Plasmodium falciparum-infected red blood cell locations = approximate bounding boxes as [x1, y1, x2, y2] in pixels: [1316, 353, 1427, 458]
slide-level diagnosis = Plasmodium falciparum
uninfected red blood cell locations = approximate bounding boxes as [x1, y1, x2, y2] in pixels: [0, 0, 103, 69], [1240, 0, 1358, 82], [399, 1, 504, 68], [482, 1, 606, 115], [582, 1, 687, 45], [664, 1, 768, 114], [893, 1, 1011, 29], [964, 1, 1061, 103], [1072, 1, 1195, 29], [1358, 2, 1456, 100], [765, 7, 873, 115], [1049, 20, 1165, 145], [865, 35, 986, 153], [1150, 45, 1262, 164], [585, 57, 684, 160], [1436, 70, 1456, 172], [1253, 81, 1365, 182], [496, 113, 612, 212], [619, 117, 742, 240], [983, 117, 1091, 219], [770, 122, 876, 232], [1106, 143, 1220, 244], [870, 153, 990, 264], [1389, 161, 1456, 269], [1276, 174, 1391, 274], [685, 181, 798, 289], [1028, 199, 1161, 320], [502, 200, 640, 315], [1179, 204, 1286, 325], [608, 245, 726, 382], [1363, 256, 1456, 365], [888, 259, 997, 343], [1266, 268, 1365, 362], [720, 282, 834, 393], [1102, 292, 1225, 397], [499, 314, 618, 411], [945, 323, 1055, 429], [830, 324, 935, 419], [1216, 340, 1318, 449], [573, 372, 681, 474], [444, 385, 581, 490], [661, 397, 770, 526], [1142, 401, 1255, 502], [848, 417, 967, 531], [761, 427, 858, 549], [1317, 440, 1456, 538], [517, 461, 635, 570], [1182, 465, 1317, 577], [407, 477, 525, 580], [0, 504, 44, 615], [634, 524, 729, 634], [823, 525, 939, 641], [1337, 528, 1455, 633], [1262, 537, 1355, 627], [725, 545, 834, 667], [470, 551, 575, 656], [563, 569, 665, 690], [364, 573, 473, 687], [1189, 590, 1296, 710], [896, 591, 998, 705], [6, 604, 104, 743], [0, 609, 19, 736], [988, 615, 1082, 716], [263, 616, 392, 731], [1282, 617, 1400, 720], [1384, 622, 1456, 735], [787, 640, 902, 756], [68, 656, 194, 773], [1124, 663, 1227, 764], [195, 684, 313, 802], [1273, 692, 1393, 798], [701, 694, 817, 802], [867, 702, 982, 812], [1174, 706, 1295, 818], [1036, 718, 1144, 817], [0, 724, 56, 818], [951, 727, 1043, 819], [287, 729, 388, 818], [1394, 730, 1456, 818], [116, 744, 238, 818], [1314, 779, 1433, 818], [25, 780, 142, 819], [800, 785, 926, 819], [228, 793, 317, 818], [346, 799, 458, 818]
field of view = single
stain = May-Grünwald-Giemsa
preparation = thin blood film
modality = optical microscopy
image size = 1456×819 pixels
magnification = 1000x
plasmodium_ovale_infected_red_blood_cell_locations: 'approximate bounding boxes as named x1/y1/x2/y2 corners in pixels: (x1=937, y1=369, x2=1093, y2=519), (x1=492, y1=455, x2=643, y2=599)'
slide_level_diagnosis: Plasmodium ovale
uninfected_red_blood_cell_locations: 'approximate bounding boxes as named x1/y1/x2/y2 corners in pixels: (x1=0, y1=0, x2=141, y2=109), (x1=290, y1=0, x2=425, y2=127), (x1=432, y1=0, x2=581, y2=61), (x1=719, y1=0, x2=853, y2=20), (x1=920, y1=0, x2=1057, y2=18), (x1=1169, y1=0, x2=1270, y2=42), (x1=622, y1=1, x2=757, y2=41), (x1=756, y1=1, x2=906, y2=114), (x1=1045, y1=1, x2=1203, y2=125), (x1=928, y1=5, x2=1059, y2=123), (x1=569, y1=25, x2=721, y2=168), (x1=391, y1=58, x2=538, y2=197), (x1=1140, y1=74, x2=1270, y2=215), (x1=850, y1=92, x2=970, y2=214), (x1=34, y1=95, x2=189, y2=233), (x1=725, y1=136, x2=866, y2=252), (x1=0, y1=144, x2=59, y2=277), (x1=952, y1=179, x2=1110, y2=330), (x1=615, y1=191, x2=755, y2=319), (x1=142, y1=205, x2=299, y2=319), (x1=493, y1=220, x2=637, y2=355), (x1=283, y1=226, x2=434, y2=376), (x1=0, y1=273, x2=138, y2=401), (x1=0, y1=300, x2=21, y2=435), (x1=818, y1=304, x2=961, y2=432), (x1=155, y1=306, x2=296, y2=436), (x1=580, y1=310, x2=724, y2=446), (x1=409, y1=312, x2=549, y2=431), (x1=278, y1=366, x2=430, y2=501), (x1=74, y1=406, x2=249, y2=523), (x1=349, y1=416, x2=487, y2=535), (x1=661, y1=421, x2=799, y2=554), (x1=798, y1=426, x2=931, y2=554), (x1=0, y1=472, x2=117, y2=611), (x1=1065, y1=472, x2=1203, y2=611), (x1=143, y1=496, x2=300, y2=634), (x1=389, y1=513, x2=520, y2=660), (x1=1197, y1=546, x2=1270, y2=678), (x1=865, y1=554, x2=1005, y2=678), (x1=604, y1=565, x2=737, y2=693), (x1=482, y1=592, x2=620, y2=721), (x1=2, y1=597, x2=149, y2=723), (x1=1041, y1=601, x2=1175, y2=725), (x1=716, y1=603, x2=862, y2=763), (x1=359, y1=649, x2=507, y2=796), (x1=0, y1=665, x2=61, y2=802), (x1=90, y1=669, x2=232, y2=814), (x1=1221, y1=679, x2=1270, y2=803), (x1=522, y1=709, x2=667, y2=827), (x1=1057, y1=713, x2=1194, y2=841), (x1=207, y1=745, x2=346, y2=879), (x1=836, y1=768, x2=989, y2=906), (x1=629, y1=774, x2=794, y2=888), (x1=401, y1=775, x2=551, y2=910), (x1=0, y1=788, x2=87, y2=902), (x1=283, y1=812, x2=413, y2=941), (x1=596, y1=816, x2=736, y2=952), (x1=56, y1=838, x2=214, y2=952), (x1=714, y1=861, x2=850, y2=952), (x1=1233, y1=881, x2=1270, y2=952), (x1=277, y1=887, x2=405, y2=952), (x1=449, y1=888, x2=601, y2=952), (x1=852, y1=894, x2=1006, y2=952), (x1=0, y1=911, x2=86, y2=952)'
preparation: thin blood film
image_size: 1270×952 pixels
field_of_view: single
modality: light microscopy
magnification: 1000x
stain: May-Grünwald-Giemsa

================

_Work instructions_
Scan the data above for the string "magnification" and copy each line where it appears.

_Expected answer_
magnification = 1000x
magnification: 1000x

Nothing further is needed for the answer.